> _DOCUMENT EXTRACT_
* begin *

NEW TESTAMENT:   Romans 6: 1b-11

To read the Lectionary Epistle passage, click here

The letter of Romans is essentially Paul’s “manual” for life.  It teaches how to wrestle with the world and wrestle with our faith in the process.  This journey through baptism is a journey of life.  More than just washing away sins, it brings us into unity and participation with the living Christ.  We become not just “sinless”, but Resurrection people, with new lives and new outlooks.  Baptism doesn’t MAKE us children of God but instead puts us on the pathway to living our calling as God’s children.

The passage tells us that “we were buried”; in other words, our old way of living is one that we have let go.  We have buried it and find ourselves raised anew alive in God.  Being alive in God, though, is not a static way of being.  It is a journey, a journey that assures us of life and yet one that does not lay out every detail of that life along the way.  Being alive in God means being alive in the glorious mystery that surrounds us.

In the preceding chapter, Paul depicted God’s grace as the answer to human sin.  No matter our sin, God’s grace is bigger.  But then it is up to us.  This abounding grace is ours for the taking.  It not only forgives; it also reminds us who and Whose we are.  It reminds us that we are God’s children and that life always holds something more.  We move from being the “walking dead”, so to speak, to being alive in Christ.  But, Paul claims, first we have to let go of that death, to let go of the life that is killing us either physically or spiritually.  We have to let go of who we think we are and begin to live as the one that God created us to be.

* end *

> _ROWS_

* begin *

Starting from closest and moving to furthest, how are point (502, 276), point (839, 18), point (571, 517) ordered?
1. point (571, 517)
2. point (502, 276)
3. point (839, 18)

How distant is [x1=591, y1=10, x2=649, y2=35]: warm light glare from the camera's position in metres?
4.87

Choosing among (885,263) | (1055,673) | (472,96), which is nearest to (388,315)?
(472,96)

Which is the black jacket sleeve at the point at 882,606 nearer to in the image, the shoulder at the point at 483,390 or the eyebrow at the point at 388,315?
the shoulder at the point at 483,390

* end *

> _THE TASK_
Answer these questions from the Romans 6 commentary:
1. What does the commentary say the letter of Romans teaches?
2. According to the commentary, what is meant by the passage's statement "we were buried"?
3. How did Paul depict God's grace in the preceding chapter?

> _THE COMPLETED TASK_
1. It teaches how to wrestle with the world and wrestle with our faith in the process.
2. Our old way of living is one that we have let go.
3. As the answer to human sin.